Many households come to experience their share of financial challenges over time. Some folks lose their jobs and struggle to find work. Others encounter costly medical issues that cause them to rack up debt. And while these and other financial shocks might easily come out of the blue, the fact of the matter is that we should all be planning for them in the backs of our minds, just in case.
But if there's one major source of financial upheaval for which planning is imperative, it's none other than the loss of a spouse. Unfortunately, most widowed Americans didn't have a financial plan in place to account for such a catastrophic event, according to new data from Merrill Lynch and Age Wave, and as such, coping with that loss became all the more difficult for them.
Though it's never easy to think about losing a loved one, especially your partner in life, the fact of the matter is that it's something you need to plan for financially. Otherwise, you stand to face a host of money-related stress on top of what might already be the greatest loss you ever experience in your life.
Hope for the best, plan for the worst
When we think of widows, we tend to imagine older adults left to fend for themselves during their senior years. But in reality, widowhood can creep up on you in your 50s, 40s, 30s, or even 20s. That's why you must take steps to plan for that scenario, even if it doesn't come to be until very late in life.

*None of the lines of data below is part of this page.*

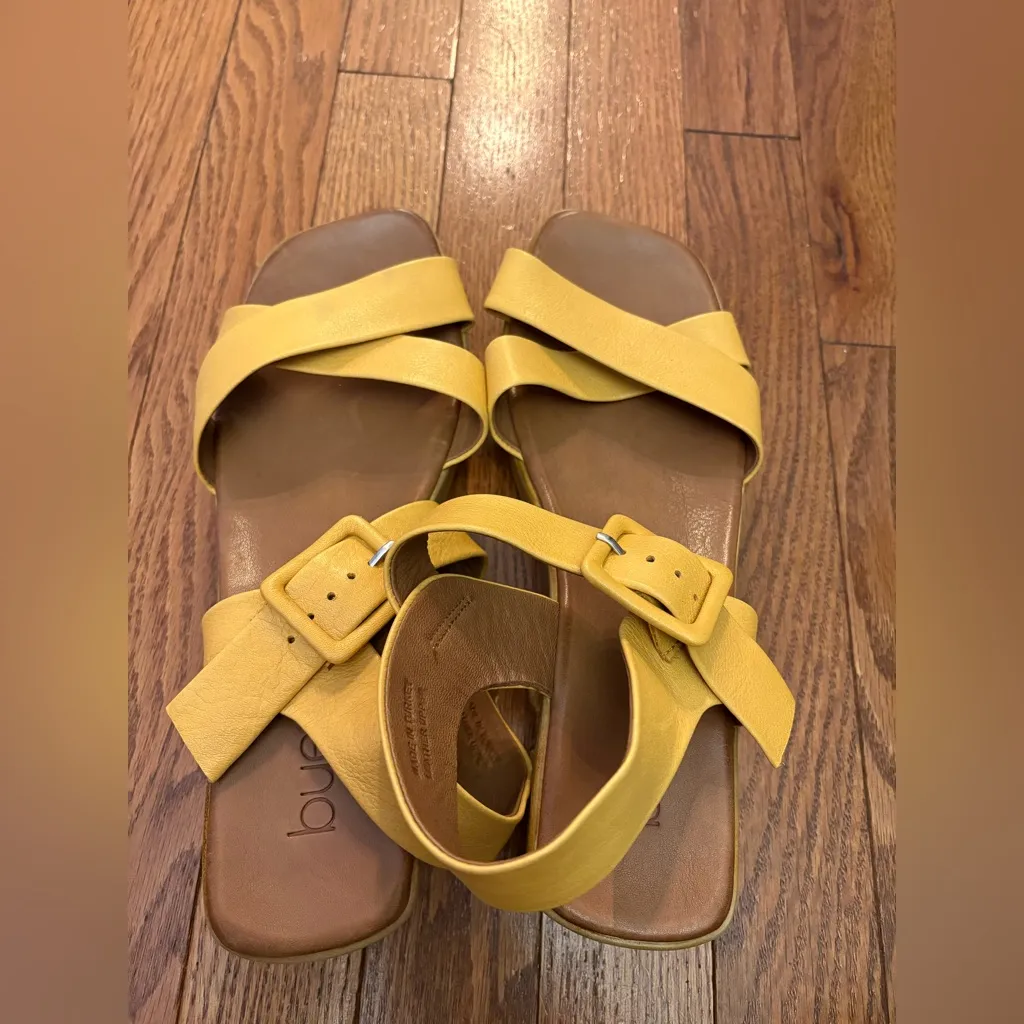 Bueno Yellow Leather Strappy Wedge Sandals - Image 3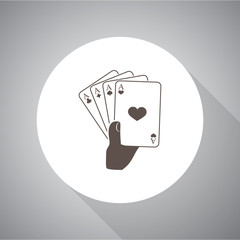 playing cards in hand. Vector icon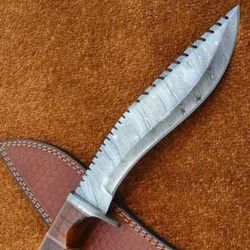Kukri Damascus Knife Hunting Knife for Survival with leather Sheath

One of the most critical moves you can make in this regard is to purchase life insurance. You don't need to be rich to invest in a life insurance policy; you just need to be in a situation in which if you or your spouse were to pass, the surviving party (and your children if you have them) would struggle financially without the other's income.
Now there are two main types of life insurance to choose from: term life and whole life. Term life insurance provides coverage for a preset period of time and is generally the less expensive option of the two. Whole life insurance, on the other hand, covers you for your entire life. Not only that, but whole-life policies accumulate cash value over time, thereby giving you the option to cash out your policy later in life if you haven't used it by then.
There's no right or wrong answer when it comes to choosing life insurance. The key, however, is to get some sort of coverage in place in case the worst-case scenario comes to be.
Another key move you can make to protect yourself financially from the loss of a spouse is to keep your fixed expenses to a minimum. By "fixed expenses," we're talking about things like your mortgage, your car payment, and even your kids' college tuition bills. In the aforementioned study, 60% of those who lost their spouses were instantly burdened by expenses, including housing costs. Not only that, but 50% of those whose spouses pass away wind up taking a 50% hit on household income in the process. By limiting the extent to which you lock yourself into expenses, you'll have more leeway should this sort of tragedy strike.
Planning for the loss of a spouse is upsetting and uncomfortable -- but you need to do it anyway, no matter how old you are or how much money you earn. The good news, however, is that once you do, you'll gain peace of mind knowing that you are, indeed, equipped to handle the situation if it does come to be.